Quoi qu’il en soit, je suis encore certain de ne pas avoir rêvé l’intervention de cette intruse.

Je n’ai jamais revu cette personne que d’ailleurs je serais incapable de reconnaître, tant son incursion dans notre conversation a été fugace et surtout par le manque d’attention que je lui ai prêtée. Je ne suis même pas certain de l’avoir regardée.


Le reste de la nuit, je pestais contre mon stupide comportement. C’était la preuve flagrante que je manquais d’ouverture d’esprit, que je n’étais pas assez réceptif envers ceux qui avaient envie de communiquer. Combien de fois étais-je passé à côté d’échanges fructueux avec des gens qui avaient des choses à m’apprendre et que je n’ai pas voulu entendre ?

Une fois la phase d’autoflagellation reconnu sans intérêt, je décidais de passer à une phase active plus positive, et de partir à la recherche de cette femme en bleue.

Autour de moi personne n’avait entendu parler d’un quelconque événement impliquant une femme en bleue dans la région.
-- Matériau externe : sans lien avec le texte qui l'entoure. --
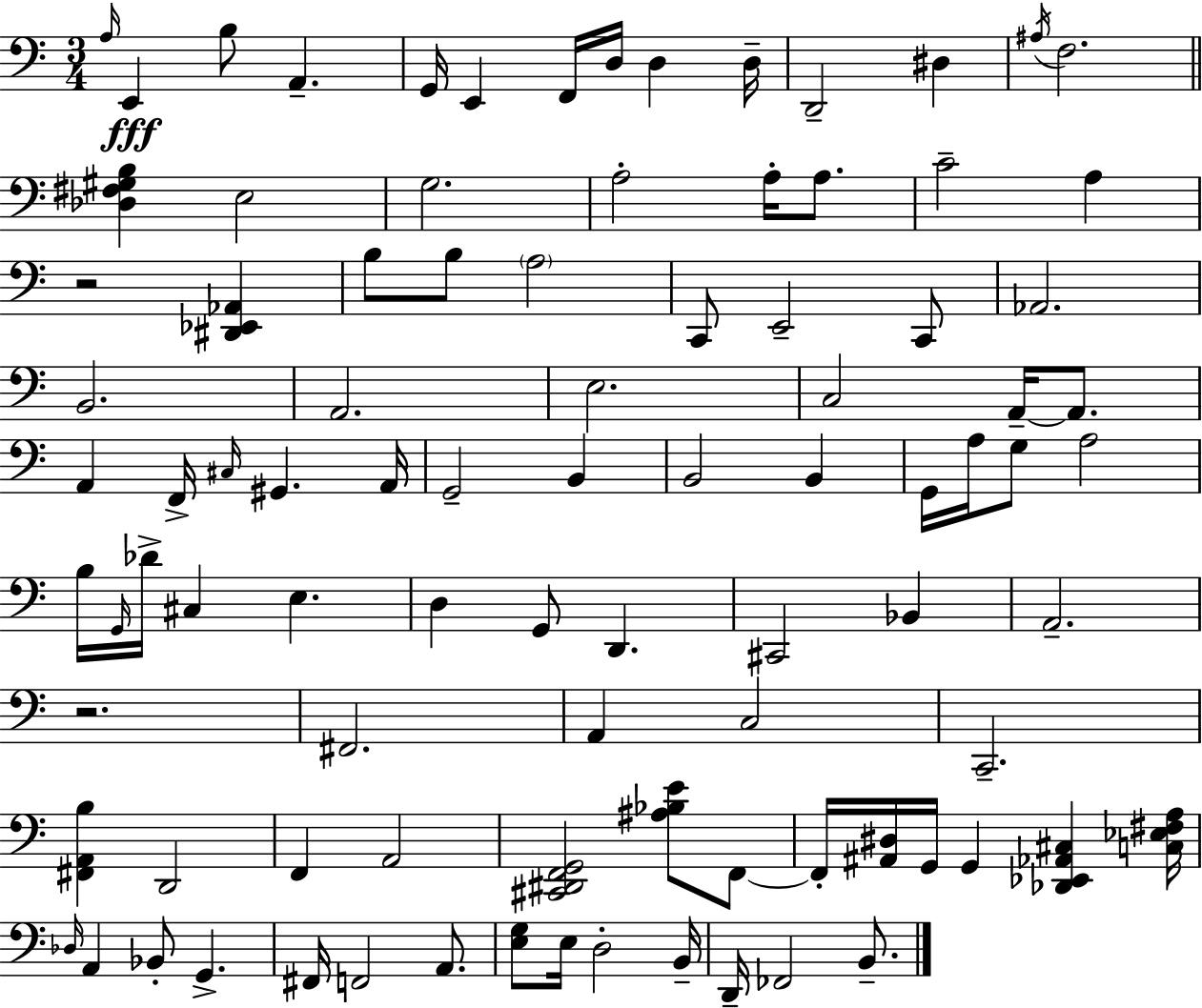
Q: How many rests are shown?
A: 2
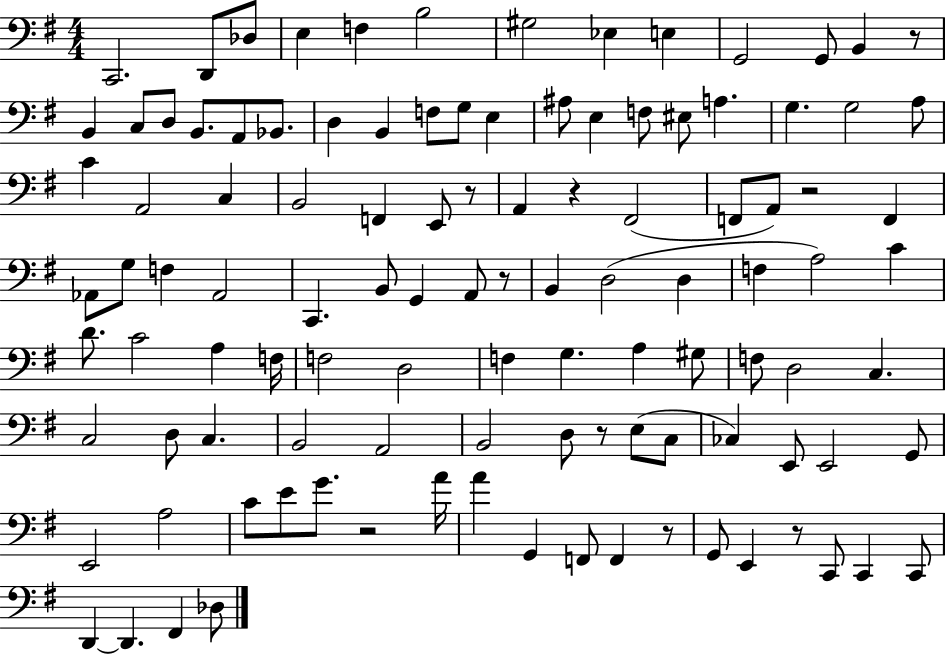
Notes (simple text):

C2/h. D2/e Db3/e E3/q F3/q B3/h G#3/h Eb3/q E3/q G2/h G2/e B2/q R/e B2/q C3/e D3/e B2/e. A2/e Bb2/e. D3/q B2/q F3/e G3/e E3/q A#3/e E3/q F3/e EIS3/e A3/q. G3/q. G3/h A3/e C4/q A2/h C3/q B2/h F2/q E2/e R/e A2/q R/q F#2/h F2/e A2/e R/h F2/q Ab2/e G3/e F3/q Ab2/h C2/q. B2/e G2/q A2/e R/e B2/q D3/h D3/q F3/q A3/h C4/q D4/e. C4/h A3/q F3/s F3/h D3/h F3/q G3/q. A3/q G#3/e F3/e D3/h C3/q. C3/h D3/e C3/q. B2/h A2/h B2/h D3/e R/e E3/e C3/e CES3/q E2/e E2/h G2/e E2/h A3/h C4/e E4/e G4/e. R/h A4/s A4/q G2/q F2/e F2/q R/e G2/e E2/q R/e C2/e C2/q C2/e D2/q D2/q. F#2/q Db3/e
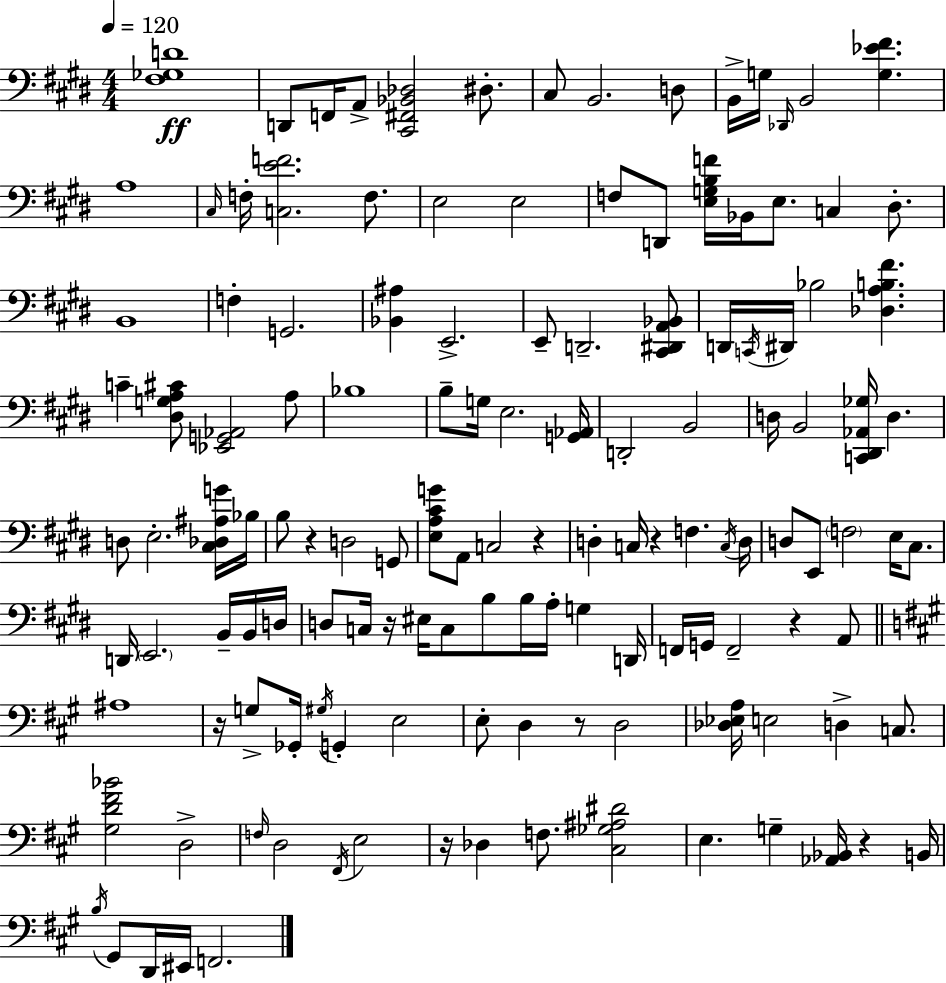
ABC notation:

X:1
T:Untitled
M:4/4
L:1/4
K:E
[^F,_G,D]4 D,,/2 F,,/4 A,,/2 [^C,,^F,,_B,,_D,]2 ^D,/2 ^C,/2 B,,2 D,/2 B,,/4 G,/4 _D,,/4 B,,2 [G,_E^F] A,4 ^C,/4 F,/4 [C,EF]2 F,/2 E,2 E,2 F,/2 D,,/2 [E,G,B,F]/4 _B,,/4 E,/2 C, ^D,/2 B,,4 F, G,,2 [_B,,^A,] E,,2 E,,/2 D,,2 [^C,,^D,,A,,_B,,]/2 D,,/4 C,,/4 ^D,,/4 _B,2 [_D,A,B,^F] C [^D,G,A,^C]/2 [_E,,G,,_A,,]2 A,/2 _B,4 B,/2 G,/4 E,2 [G,,_A,,]/4 D,,2 B,,2 D,/4 B,,2 [C,,^D,,_A,,_G,]/4 D, D,/2 E,2 [^C,_D,^A,G]/4 _B,/4 B,/2 z D,2 G,,/2 [E,A,^CG]/2 A,,/2 C,2 z D, C,/4 z F, C,/4 D,/4 D,/2 E,,/2 F,2 E,/4 ^C,/2 D,,/4 E,,2 B,,/4 B,,/4 D,/4 D,/2 C,/4 z/4 ^E,/4 C,/2 B,/2 B,/4 A,/4 G, D,,/4 F,,/4 G,,/4 F,,2 z A,,/2 ^A,4 z/4 G,/2 _G,,/4 ^G,/4 G,, E,2 E,/2 D, z/2 D,2 [_D,_E,A,]/4 E,2 D, C,/2 [^G,D^F_B]2 D,2 F,/4 D,2 ^F,,/4 E,2 z/4 _D, F,/2 [^C,_G,^A,^D]2 E, G, [_A,,_B,,]/4 z B,,/4 B,/4 ^G,,/2 D,,/4 ^E,,/4 F,,2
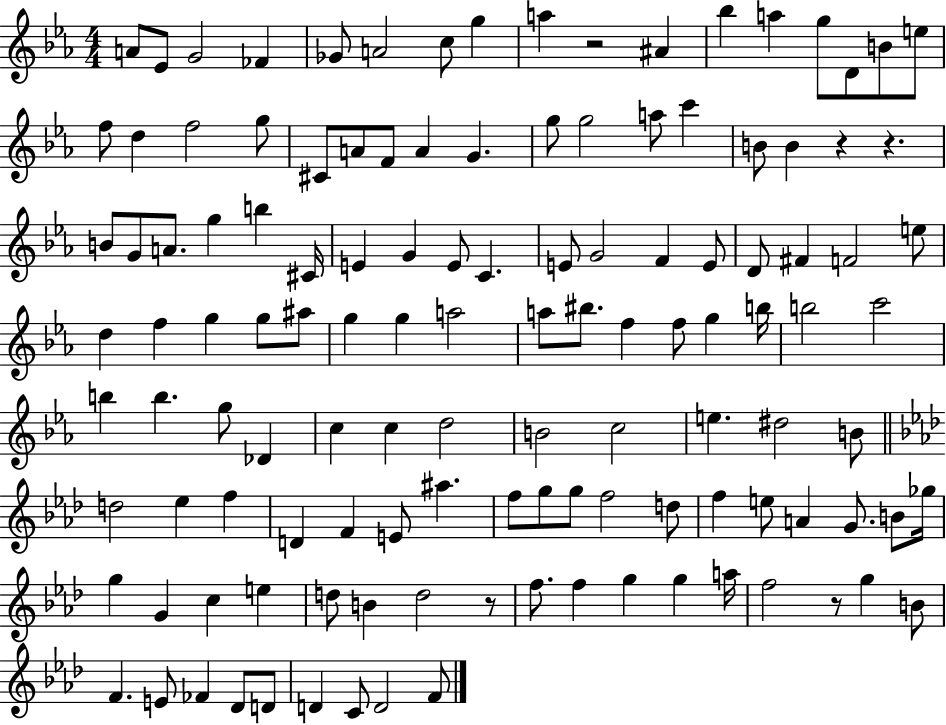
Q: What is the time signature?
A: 4/4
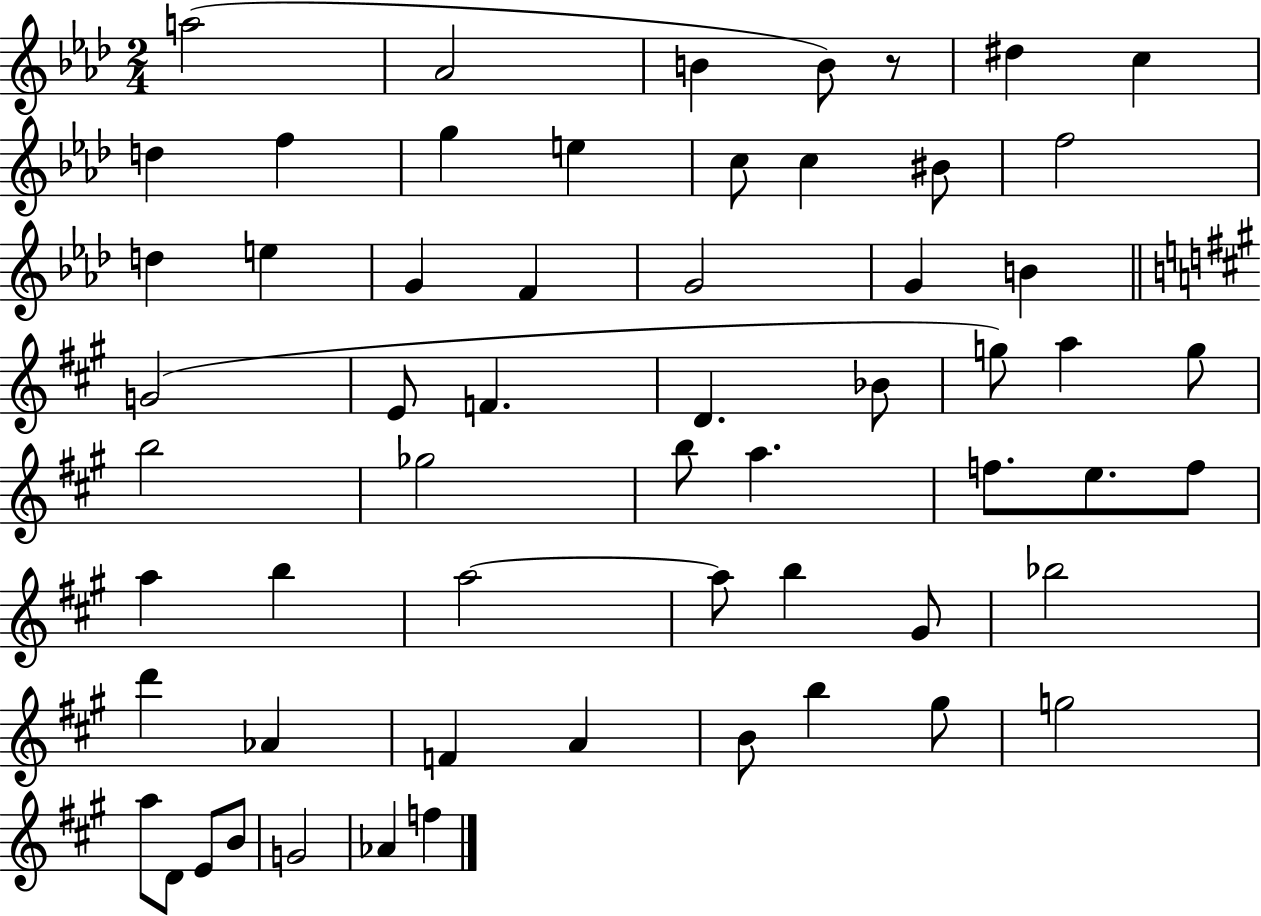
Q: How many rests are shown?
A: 1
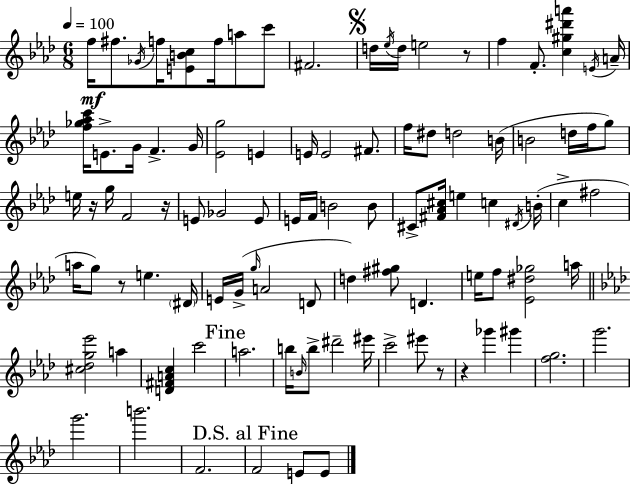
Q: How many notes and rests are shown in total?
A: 98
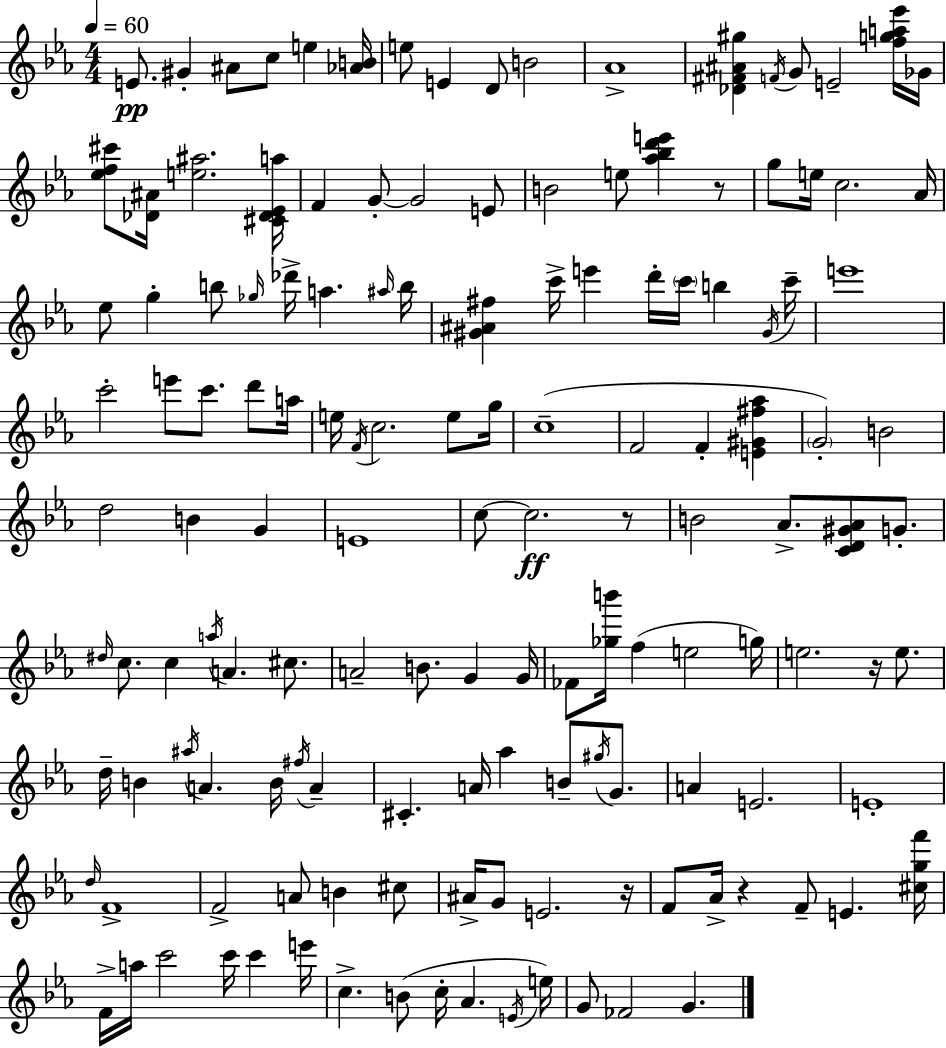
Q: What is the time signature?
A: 4/4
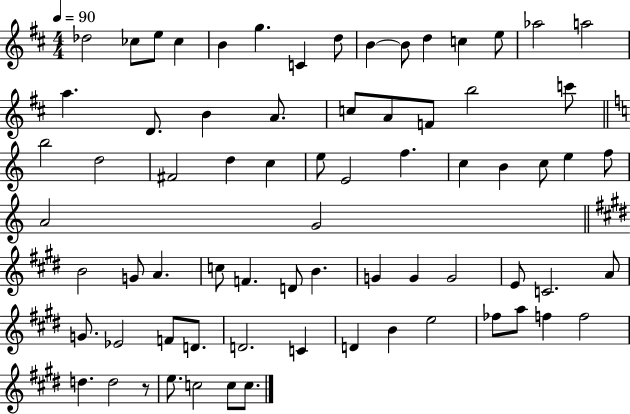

Une dame en bleue, c’est une description un peu trop vague pour susciter un souvenir particulier me disait-on, les femmes en bleue ne manquent pas.

Les aides infirmières sont en bleues.par exemple

« - Vous ne trouverez pas ce que vous cherchez Sidi. C’est trop tard. Les savoirs, les connaissances des légendes se sont perdus avec la fin de la retransmission orale.

- Vous savez qui je cherche ?

- Oui

- Vous connaissez cette Dame en Bleue?

- Oui, jeune, j’ai entendu conter son histoire, parmi beaucoup d’autres. A l’époque, lorsqu’un conteur était de passage, tout le village se réunissait pour l’écouter. C’était un autre monde. Il n’existe plus, Sidi. C’était à une époque où les gens se parlaient. Un temps où nous savions écouter. Le rôle du conteur était fondamental. Vous n’êtes pas sans savoir que la transmission de notre culture se faisait en premier lieu par voie orale. Il y a bien longtemps qu’un conteur ne soit venu nous rafraîchir la mémoire. Car voyez-vous la transmission orale demande d’être entretenue régulièrement pour qu’elles imprègnent durablement les esprits et les mémoires.

- Il n’y a plus de conteurs ?

- Il en reste quelques-uns, mais les jeunes ne vont pas renoncer à leur programme de télévision ou leur smartphone pour les écouter. Les savoirs des anciens ne les intéressent plus. Les conteurs n’ont plus que peu de public.

- Et cette Dame bleue, qui était-elle ? coupais-je impatient.